Money. The mere word conjures up many images and emotions, ranging widely from very pleasant to outright depressing. I'm going to assume (it's a wild guess, I know) that money wasn't exactly the drawing card for most of you in the decision to enter youth ministry. It's not like you see many people in youth ministry driving fancy cars or living in big houses or going on exotic vacations. But of course, money doesn't buy happiness, so that shouldn't matter..., right? And the love of money is the root of all evil, after all, so we are obviously avoiding that particular pitfall. Good on us,....right?
Well, in my honest opinion, money might not buy happiness, but it sure can borrow some great times and an enjoyable lifestyle. And the lack of money can sure bring on some pretty unhappy situations. And while I know I am not supposed to "love" money, I'll admit I wouldn't mind if it's presence wasn't too scarce in my life. But the reality is my spouse and I have been called into youth ministry, which doesn't exactly put us on the track to financial prosperity.
So what to do? (Apart from casually slipping online lawyer degree flyers into his youth ministry magazines!) I know I struggle with a materialistic side, and perhaps not all of you do, but as I am slowly coming to some understandings in this area, I thought I may as well share!

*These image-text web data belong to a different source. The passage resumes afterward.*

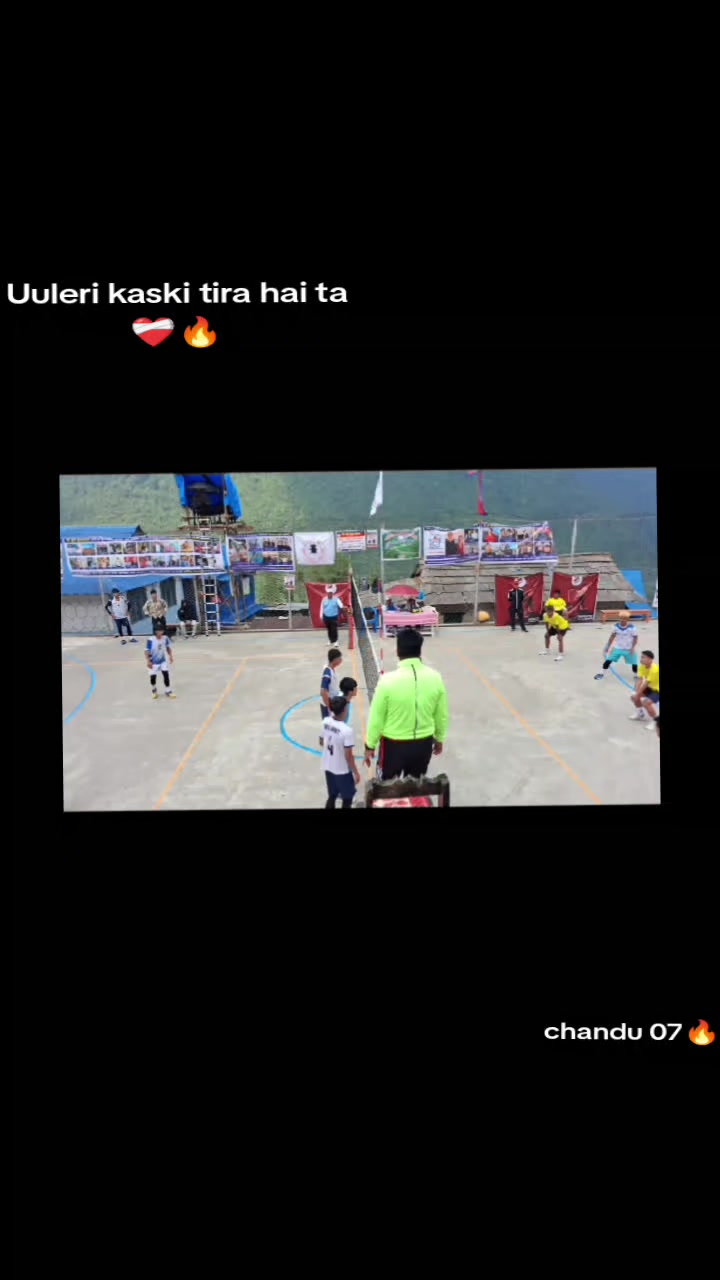 @chandu<07🏐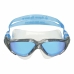 Gafas de Natación Aqua Sphere Vista Azul Adultos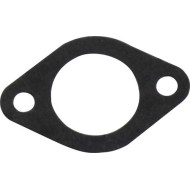 Water Outlet Elbow Gasket Water Outlet Elbow Gasket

First of all, bitterness and resentment get you nowhere. This has been an ongoing lesson that I keep having to re-learn. Comparing your situation to others above you will never make you feel better, so why would you willingly subject yourself to more disappointment? It's certainly not going to suddenly make a money tree start growing on your lawn. Besides, you never know the "whole" story behind those people who supposedly have so much more than you do. They may be facing debt, insecurity, broken relationships, or any number of things. What you see is not always what you get, so it's not fair to assume their life is better than yours based solely on financial appearances. Yes, it is hard to accept that our society places so little financial value on the position that your spouse is probably committing their whole life to, but if you had to put a financial value to his/her youth ministry career, where would you stop? That's where we remind ourselves, it cannot possibly be about money. Placing a financial value to youth ministry would cheapen the depth of the invaluable mission that you and your spouse have been called to.
Secondly, get back to God about it. No, don't start quoting scripture verses to yourself about the evils of wealth as a way of guilting yourself into a better attitude. Rather, spend time in God's Word on a regular basis, pour your heart out to Him, and allow Him to fill your heart and mind with things from above. This isn't easy, even though the benefits are so obviously worth it. For me, it starts out as great intentions, and after 2 mornings of wonderful devotion times, inevitably one of the kids wakes up early or something gets in the way and before I know it 2 weeks fly by without another thought of doing it again, yet somehow I manage to get on Facebook and watch television...no wonder I am easily swayed to my materialistic side. I am learning to fit this in, no matter how brief, no matter how tired I am, whether I've got a baby on my lap or not . My point is--if you are filling your mind with the richness of what God has to offer you, you will not be so aware of the earthly riches that are escaping your reach. And when you present your heart to God, He will bless you and may even surprise you with things far better than you could imagine.
Another thing to consider is what you can do about it, practically speaking. Are you using the (albeit limited) resources you are given wisely? As a couple, we have had to take many hard looks at where our money is actually going when we start complaining that things are getting too tight. It's not usually a case of "not enough cash", and more often a case of "not enough discipline." Maybe we don't need memberships to three different clubs/organizations, maybe we could cut back on those increasingly frequent drive-through trips, or (gasp!) maybe we could eat no-name brand a little more often. There are endless ways to creatively save money. It seems like a sacrifice, and it's easy to feel that we "deserve" more, but by living a little more frugally you can make a big difference in the tightness of your budget. And never underestimate the powerful lessons this will teach your own children and even the youth you are ministering to, about being good stewards of what you have been given, and living in contentment. We can often justify our desire for more money by saying we want to give our children more opportunities, but the reality is that wealth and indulgence can produce laziness and a sense of entitlement, which are characteristics no one should wish for their child.
And lastly, when I'm really feeling the pinch, I just have to remind myself that I'd probably rather be facing this trial than attempting to become a camel-taming magician! (See Matthew 19:24)
I know that this is an issue that will most likely be a lifelong struggle for me. But as time goes on, and these truths slowly get past my stubborn nature, there are so many ways I feel blessed by not being financially wealthy. God has a lot to teach me yet, but I am working on being a willing student. Sometimes you just need to look at the other side of the coin!